A Sports Illustrated writer, Tom Verducci, thought last year that those Hall of Fame voters who will not forgive, forget, or move on, will be a small minority. Baseball's version of judicial tyranny provoked an ugly aberration between two customarily civil and diligent men. But baseball justice should demand the volume of that minority equals zero.
"I wish it never happened," Alomar has said, "and I hope that's not how people remember me."

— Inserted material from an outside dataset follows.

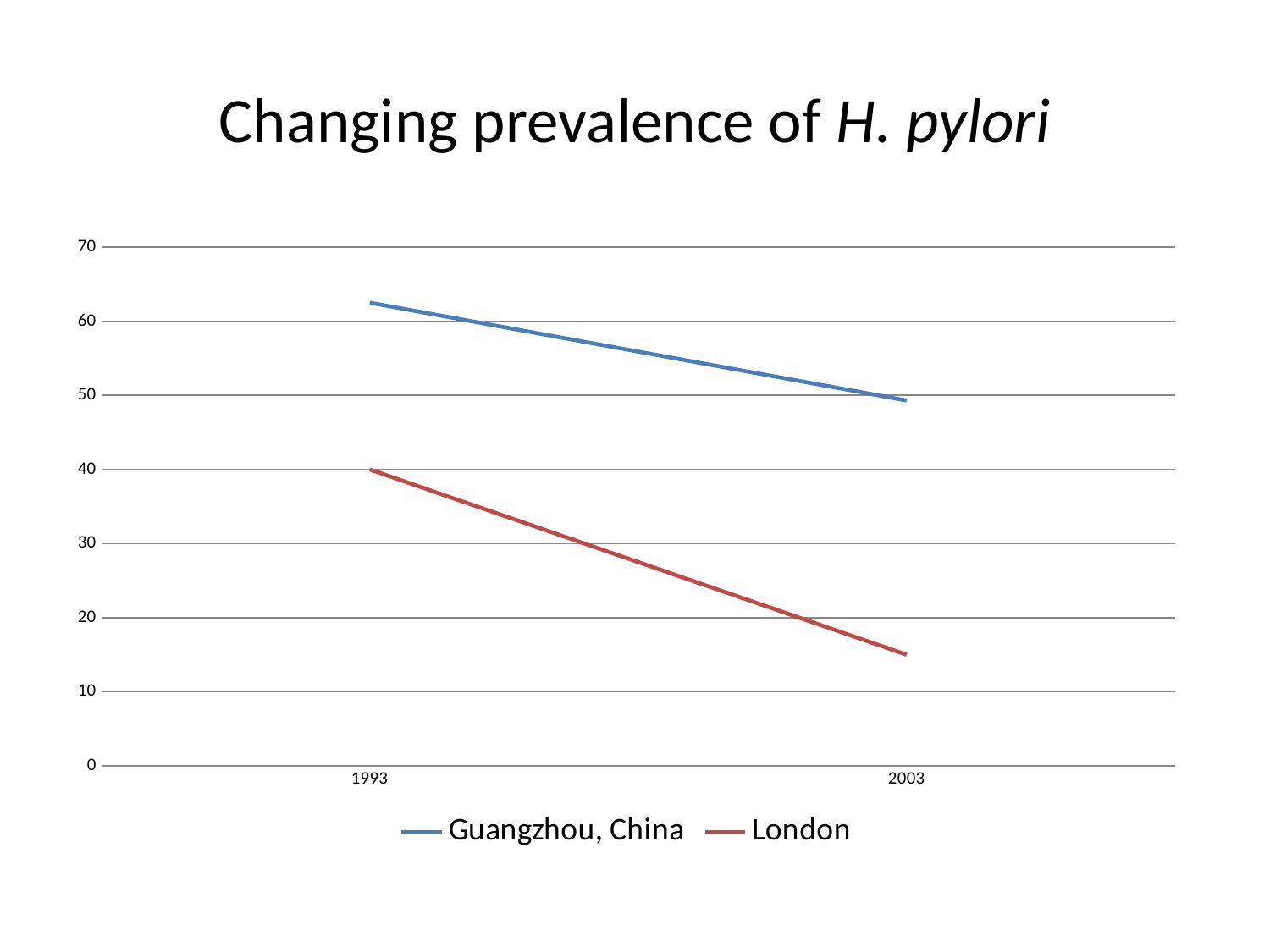
How many series does the legend list? 2 What kind of chart is shown on the slide? line chart Which series has the higher value in 2003, Guangzhou, China or London? Guangzhou, China Does the prevalence for London rise or fall from 1993 to 2003? fall Does the prevalence for Guangzhou, China rise or fall from 1993 to 2003? fall Is the value for London in 2003 greater or less than 20? less Is the value for Guangzhou, China in 1993 greater or less than 60? greater What is the title of the chart? Changing prevalence of H. pylori Which series has the lowest value in 1993? London Is the value for Guangzhou, China in 2003 greater or less than 40? greater Which colour is used for the London line? red How many years are shown on the x axis? 2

An awful lot of us would prefer to remember a gazelle of a second baseman and a hell of a hitter. An awful lot of Toronto Blue Jays fans would prefer to remember those eleven hits, four runs scored, two home runs, and four runs batted in, that helped the Blue Jays beat the Oakland Athletics for the pennant. An awful lot of them would prefer to remember, even better, the 1993 World Series, where Alomar's 12 hits and six runs batted in did an awful lot to help Toronto Blue Jays overtake the Philthy Phillies for the ring.
Let us not judge Alomar, either, on the grounds of three seasons (with the New York Mets, the Chicago White Sox, and the Arizona Diamondbacks) worth of a too-fast downslide during which frustration was often enough mistaken for misanthropy.
"I learned a lot from him and I have all the respect in the world for him," said Jorge Cantu, the likeliest candidate to man second base for the Devil Rays now. "I watched him when I was a kid and looked up to him all through the minor leagues. You have to respect what he's done."
Maldiga el derecho. Véale en el Vestíbulo de la Fama.